Raw records:
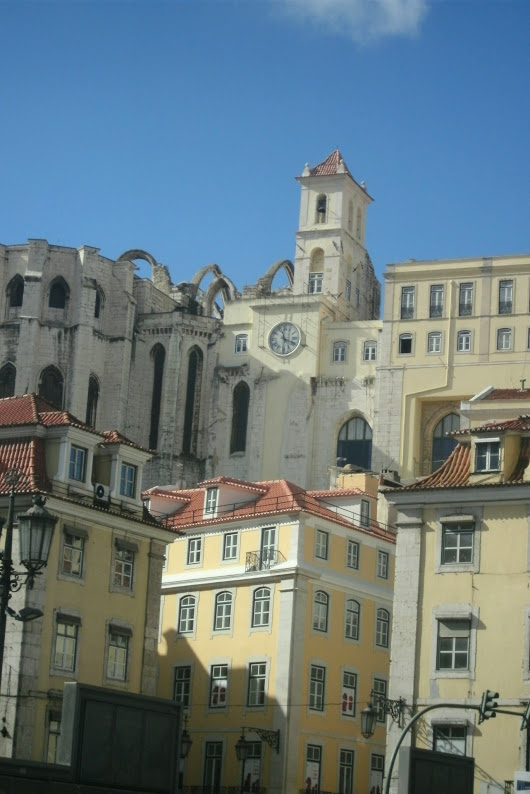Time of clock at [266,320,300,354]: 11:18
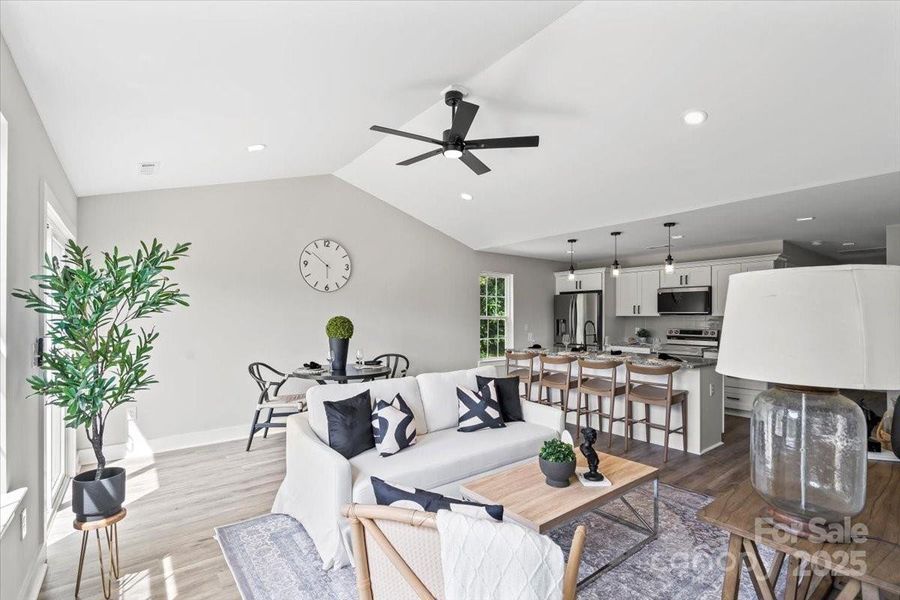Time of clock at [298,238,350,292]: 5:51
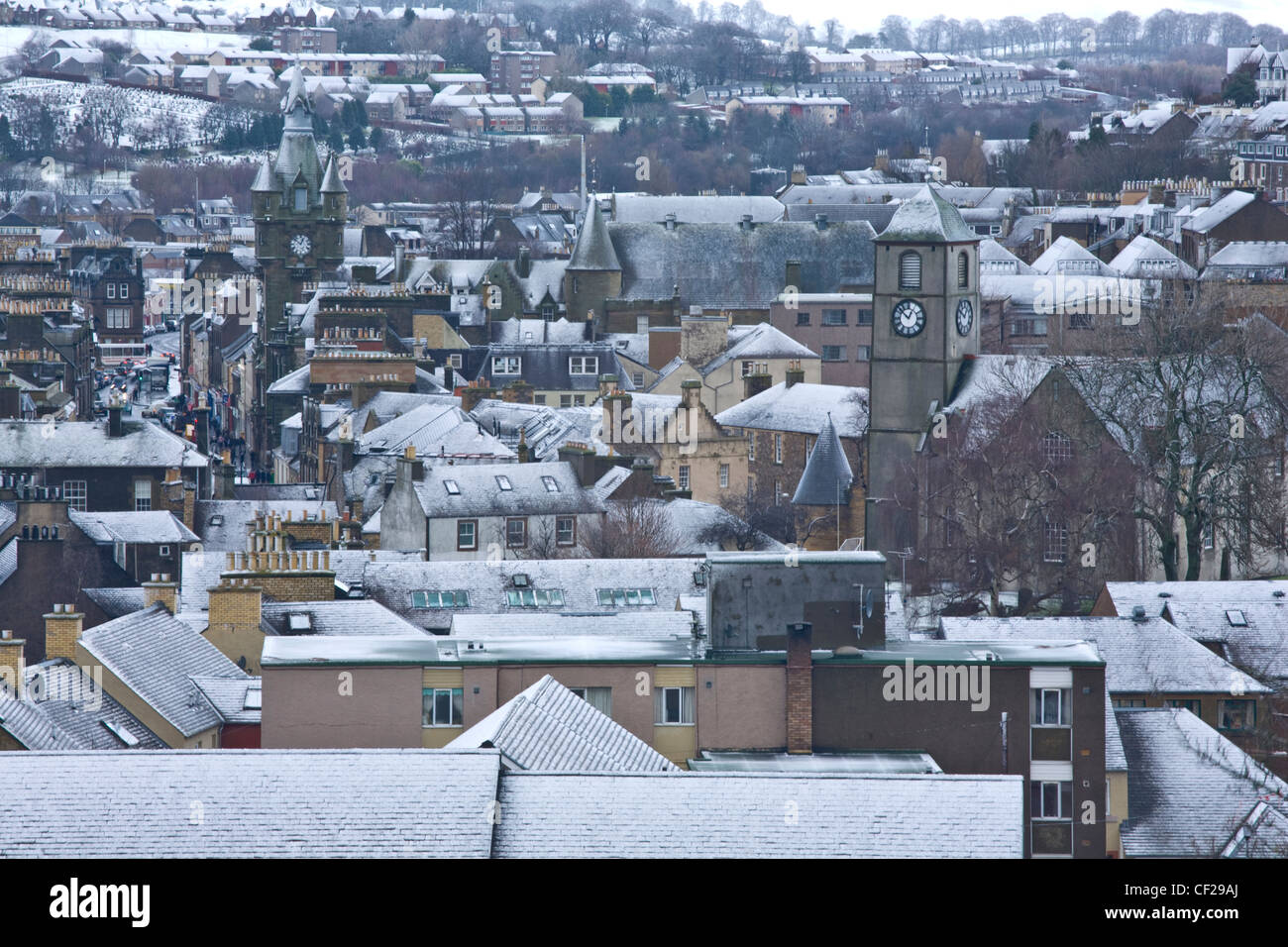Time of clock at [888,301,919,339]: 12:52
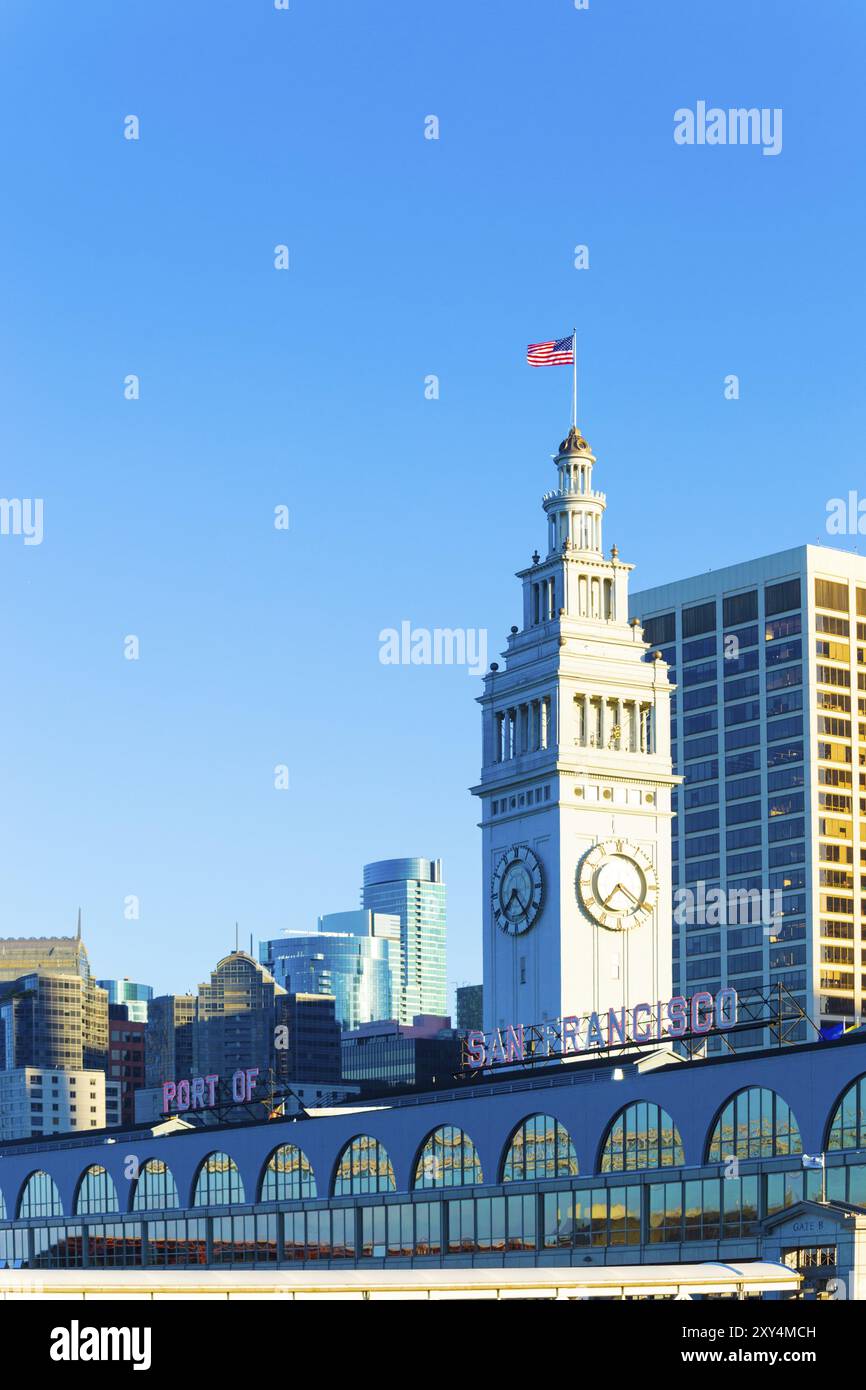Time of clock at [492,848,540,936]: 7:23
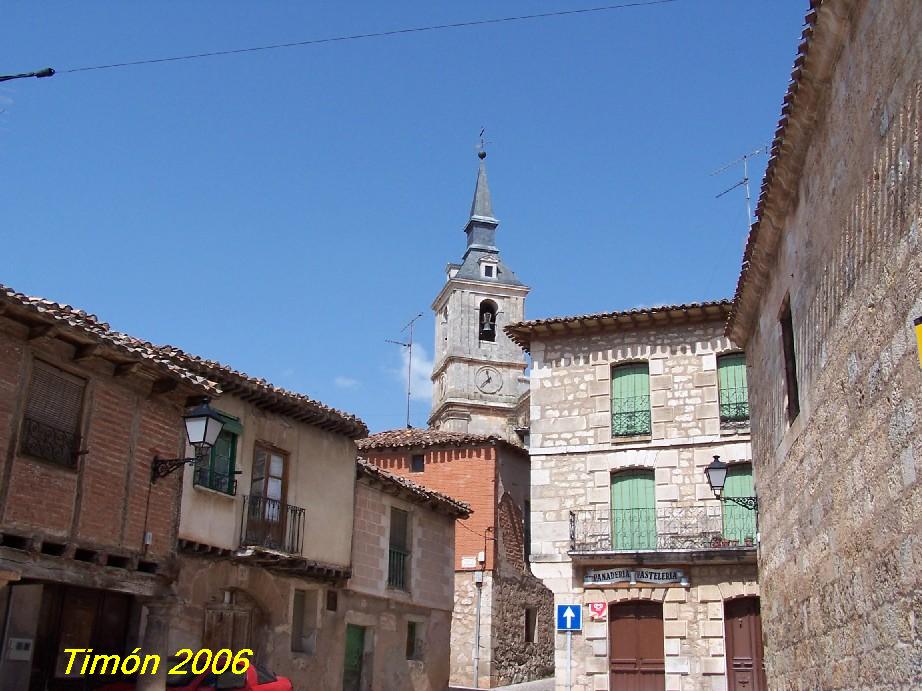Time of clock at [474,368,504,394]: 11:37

The task: Express the items from the line containing "Time of clock at [888,301,919,339]: 12:52" through the end of the items as a Markdown table with the columns Row and Line, leaving out blank lines and the pictures.

Output of the exercise:
| Row | Line |
|---|---|
| 1 | Time of clock at [888,301,919,339]: 12:52 |
| 2 | Time of clock at [492,848,540,936]: 7:23 |
| 3 | Time of clock at [474,368,504,394]: 11:37 |